The groups “versicolor” and “virginica” are quite close to each other and well separated from “setosa”. The data are markedly skewed, but skewness reduces within each group, as exemplified by the histograms of petal length in all flowers (Figure 2a) and in those belonging to the “setosa” group (Figure 2b). Both facts motivated researchers to model the dataset with mixtures of three normal components (see, for example [42], Section 6.4.3). However, [43] showed that the normality hypothesis should be rejected at the 0.05 level in the “setosa” group, while nonnormality is undetected by Mardia’s skewness.
We shall use MaxSkew and MultiSkew to answer the following questions about the Iris dataset.
  • Is skewness really inept at detecting nonnormality of the variables in the “setosa” group?
  • Does skewness help in recovering the cluster structure?
  • Can skewness be removed via meaningful linear projections?
The above questions will be addressed within the frameworks of projection pursuit, normality testing, cluster analysis and data exploration.

3. MaxSkew

The package MaxSkew [44] is written in the R programming language [45]. It is available for download on the Comprehensive R Archive Network (CRAN) at https://CRAN.R-project.org/package=MaxSkew.
The package MaxSkew uses several R functions. The first one is eigen base [45]. It computes eigenvalues and eigenvectors of real or complex matrices. Its usage, as described by the command help(eigen) is
R> eigen(x, symmetric, only.values = FALSE, EISPACK = FALSE).

Supplied information:
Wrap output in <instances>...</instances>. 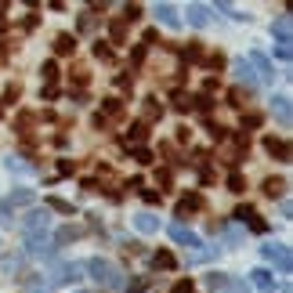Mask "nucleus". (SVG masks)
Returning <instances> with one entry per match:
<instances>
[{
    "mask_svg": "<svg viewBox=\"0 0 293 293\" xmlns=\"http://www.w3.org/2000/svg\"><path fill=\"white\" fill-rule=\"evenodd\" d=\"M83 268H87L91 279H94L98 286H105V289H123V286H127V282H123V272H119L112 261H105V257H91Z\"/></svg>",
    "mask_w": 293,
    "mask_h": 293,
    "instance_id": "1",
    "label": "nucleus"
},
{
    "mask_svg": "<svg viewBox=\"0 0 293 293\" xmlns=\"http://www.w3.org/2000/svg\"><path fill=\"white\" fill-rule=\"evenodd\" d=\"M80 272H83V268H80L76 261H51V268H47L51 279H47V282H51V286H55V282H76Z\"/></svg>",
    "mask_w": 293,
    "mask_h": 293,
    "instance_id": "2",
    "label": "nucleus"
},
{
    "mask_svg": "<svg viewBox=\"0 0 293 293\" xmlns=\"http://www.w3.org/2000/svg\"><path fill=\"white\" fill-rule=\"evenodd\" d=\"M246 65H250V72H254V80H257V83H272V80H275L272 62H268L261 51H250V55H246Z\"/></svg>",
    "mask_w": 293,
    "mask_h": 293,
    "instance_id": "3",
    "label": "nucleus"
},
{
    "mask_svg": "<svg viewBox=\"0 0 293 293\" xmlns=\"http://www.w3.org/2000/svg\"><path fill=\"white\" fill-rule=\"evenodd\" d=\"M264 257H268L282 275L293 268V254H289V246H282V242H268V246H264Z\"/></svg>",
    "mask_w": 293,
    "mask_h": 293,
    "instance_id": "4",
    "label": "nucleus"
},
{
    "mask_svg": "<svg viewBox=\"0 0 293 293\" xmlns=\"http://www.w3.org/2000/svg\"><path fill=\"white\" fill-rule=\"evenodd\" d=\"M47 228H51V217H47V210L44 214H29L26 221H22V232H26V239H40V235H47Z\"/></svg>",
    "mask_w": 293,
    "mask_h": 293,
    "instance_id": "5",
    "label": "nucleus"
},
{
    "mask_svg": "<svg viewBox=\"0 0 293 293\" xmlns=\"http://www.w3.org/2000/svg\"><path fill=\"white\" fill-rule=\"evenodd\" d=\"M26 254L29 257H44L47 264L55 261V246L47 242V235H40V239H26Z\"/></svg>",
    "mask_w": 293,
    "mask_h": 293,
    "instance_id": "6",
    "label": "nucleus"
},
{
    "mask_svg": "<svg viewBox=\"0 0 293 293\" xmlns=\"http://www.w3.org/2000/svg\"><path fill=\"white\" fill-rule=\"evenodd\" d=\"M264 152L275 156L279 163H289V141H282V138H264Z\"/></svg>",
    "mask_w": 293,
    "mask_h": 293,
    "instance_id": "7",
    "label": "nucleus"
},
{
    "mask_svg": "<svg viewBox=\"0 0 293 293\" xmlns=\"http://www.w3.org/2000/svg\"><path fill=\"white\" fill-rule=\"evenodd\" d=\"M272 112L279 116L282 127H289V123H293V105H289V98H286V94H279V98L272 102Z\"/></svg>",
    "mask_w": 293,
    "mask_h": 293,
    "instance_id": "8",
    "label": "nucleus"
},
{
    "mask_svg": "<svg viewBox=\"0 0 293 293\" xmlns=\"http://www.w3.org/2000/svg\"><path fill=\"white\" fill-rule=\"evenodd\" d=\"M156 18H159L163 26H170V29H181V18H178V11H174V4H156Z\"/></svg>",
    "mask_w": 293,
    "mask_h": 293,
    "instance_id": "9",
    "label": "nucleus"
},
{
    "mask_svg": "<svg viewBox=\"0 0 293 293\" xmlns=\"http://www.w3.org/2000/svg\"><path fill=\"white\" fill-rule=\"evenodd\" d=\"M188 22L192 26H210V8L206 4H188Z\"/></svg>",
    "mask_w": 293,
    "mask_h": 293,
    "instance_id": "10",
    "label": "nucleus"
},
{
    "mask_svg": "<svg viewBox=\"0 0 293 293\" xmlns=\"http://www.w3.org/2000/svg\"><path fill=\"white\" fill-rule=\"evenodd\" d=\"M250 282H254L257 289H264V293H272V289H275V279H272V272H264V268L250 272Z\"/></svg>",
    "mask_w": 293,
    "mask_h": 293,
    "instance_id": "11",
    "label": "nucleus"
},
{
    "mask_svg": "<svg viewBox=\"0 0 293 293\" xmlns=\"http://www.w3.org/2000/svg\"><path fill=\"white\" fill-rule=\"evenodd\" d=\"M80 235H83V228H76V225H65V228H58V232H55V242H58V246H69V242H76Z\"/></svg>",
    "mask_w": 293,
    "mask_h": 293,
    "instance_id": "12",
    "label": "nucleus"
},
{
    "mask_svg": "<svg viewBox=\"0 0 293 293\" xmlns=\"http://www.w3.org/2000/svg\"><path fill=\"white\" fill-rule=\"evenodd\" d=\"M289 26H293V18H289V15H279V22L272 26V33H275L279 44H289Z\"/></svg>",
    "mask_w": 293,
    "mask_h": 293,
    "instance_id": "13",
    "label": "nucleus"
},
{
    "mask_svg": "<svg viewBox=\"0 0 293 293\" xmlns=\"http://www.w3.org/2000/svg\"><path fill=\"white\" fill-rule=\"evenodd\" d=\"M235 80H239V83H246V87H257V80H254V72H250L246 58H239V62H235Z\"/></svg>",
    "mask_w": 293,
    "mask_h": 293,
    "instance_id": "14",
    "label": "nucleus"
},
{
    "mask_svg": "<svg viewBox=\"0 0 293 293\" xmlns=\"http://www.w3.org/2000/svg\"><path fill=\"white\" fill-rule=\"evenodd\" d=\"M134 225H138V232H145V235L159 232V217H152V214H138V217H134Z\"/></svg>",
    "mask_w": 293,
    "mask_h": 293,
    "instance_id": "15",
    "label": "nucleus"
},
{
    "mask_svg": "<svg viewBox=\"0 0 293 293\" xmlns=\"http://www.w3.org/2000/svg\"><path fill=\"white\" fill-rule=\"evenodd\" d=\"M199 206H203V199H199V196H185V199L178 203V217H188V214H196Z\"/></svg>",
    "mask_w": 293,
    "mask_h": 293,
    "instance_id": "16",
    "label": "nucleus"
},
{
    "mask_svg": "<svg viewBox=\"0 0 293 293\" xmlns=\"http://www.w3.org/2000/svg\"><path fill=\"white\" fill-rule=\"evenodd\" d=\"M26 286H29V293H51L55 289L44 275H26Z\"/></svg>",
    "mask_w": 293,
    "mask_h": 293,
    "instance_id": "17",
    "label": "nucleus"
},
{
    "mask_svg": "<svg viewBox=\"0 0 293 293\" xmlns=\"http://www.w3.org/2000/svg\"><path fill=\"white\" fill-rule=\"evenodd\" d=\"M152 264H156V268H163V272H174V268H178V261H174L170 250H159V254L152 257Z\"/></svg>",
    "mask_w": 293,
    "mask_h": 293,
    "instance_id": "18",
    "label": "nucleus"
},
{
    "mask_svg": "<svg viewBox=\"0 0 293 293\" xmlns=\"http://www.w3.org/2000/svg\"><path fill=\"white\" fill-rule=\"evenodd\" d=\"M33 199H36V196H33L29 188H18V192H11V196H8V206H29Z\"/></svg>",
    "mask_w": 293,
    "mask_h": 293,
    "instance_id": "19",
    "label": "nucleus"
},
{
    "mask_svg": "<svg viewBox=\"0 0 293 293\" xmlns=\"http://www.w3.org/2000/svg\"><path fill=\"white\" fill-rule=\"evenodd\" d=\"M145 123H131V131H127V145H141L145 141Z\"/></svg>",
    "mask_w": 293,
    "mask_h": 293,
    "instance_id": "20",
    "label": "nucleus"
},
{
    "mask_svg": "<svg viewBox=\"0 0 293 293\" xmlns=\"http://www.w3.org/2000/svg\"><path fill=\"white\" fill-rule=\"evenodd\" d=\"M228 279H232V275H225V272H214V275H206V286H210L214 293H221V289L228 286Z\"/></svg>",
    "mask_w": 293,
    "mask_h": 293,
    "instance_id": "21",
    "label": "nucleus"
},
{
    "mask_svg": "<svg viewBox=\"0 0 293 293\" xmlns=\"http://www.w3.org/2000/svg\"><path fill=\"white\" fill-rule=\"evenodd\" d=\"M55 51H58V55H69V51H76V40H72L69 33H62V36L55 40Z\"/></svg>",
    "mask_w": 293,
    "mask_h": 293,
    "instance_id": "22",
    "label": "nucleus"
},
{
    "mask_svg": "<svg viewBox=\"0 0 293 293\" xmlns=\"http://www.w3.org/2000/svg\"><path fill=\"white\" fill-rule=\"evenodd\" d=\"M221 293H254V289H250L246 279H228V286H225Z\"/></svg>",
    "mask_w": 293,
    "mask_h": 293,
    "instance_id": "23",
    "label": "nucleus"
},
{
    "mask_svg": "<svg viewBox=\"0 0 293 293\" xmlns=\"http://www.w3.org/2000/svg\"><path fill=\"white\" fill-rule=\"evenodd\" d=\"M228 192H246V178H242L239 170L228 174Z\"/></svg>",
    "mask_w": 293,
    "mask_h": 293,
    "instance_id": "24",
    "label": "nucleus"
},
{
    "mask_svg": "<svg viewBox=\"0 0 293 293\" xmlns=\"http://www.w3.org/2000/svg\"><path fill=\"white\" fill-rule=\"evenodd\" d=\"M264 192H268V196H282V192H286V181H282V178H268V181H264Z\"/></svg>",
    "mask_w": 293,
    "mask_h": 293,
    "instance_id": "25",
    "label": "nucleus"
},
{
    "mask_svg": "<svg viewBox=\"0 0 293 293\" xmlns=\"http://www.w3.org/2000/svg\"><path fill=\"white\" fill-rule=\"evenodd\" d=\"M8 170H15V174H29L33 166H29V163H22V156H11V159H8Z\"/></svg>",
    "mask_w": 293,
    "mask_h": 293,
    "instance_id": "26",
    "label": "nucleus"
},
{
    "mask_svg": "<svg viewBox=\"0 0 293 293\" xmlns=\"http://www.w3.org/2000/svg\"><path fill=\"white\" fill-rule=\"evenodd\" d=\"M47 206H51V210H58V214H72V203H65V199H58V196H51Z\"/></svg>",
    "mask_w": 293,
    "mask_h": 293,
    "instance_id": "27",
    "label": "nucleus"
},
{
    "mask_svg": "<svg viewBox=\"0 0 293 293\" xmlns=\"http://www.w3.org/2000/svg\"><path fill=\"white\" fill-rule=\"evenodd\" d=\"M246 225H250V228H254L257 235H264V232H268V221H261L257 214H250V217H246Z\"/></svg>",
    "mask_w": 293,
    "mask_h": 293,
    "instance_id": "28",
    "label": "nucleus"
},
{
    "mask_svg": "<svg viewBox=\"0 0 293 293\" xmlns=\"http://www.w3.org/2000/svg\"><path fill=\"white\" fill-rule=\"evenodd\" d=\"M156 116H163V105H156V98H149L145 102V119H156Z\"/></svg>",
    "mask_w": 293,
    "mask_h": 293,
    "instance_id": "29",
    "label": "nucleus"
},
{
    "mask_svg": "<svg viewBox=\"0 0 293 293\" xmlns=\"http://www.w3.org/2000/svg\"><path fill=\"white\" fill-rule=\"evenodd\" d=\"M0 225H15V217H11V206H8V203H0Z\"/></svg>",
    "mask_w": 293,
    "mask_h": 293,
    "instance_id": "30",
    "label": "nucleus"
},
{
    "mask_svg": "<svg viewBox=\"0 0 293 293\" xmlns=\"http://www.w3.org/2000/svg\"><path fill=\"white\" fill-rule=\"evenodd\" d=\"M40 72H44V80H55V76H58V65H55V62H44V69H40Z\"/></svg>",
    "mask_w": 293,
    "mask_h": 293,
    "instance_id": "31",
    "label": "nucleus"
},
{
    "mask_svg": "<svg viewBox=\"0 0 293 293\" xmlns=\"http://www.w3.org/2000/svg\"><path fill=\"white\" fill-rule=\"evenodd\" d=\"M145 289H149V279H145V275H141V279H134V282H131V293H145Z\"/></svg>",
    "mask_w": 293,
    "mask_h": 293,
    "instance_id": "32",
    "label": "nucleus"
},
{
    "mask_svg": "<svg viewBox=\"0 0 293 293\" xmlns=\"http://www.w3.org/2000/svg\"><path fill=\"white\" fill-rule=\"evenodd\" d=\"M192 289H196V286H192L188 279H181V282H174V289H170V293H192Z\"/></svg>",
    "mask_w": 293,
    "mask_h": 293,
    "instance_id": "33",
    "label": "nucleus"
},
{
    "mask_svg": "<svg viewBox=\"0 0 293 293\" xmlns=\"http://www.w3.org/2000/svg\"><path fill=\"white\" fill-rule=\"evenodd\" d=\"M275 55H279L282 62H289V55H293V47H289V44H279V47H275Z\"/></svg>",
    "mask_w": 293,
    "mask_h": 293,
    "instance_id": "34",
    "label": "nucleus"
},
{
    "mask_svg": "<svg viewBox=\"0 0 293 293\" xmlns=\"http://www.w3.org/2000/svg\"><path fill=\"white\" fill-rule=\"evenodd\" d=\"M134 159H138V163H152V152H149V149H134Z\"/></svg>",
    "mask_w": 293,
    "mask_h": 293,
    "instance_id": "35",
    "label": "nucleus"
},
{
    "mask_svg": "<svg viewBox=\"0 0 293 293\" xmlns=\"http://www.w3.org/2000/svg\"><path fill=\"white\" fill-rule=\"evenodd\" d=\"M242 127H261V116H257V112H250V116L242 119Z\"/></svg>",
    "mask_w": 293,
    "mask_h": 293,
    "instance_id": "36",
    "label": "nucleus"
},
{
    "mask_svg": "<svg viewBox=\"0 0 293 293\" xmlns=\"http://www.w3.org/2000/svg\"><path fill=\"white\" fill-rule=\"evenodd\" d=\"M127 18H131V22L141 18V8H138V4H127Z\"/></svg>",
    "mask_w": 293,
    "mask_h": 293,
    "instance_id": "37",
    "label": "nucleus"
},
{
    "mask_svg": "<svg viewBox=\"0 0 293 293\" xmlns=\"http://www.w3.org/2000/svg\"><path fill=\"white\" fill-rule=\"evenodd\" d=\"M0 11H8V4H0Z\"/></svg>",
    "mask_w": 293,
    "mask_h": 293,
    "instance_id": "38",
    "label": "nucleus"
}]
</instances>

Short exercise 1:
Using the text on skewness, answer each of these:
(a) Which group is well separated from the other two?
(b) In what programming language is the package MaxSkew written?
(c) What does the eigen function compute?
Short exercise 2: Revise the part of the text on skewness that opens with the words containing "The package MaxSkew [44]" and closes with "EISPACK = FALSE).", putting "routines" in place of "functions".

Problem solution 1:
(a) The "setosa" group.
(b) The R programming language.
(c) The eigenvalues and eigenvectors of real or complex matrices.

Problem solution 2:
The package MaxSkew [44] is written in the R programming language [45]. It is available for download on the Comprehensive R Archive Network (CRAN) at https://CRAN.R-project.org/package=MaxSkew.
The package MaxSkew uses several R routines. The first one is eigen base [45]. It computes eigenvalues and eigenvectors of real or complex matrices. Its usage, as described by the command help(eigen) is
R> eigen(x, symmetric, only.values = FALSE, EISPACK = FALSE).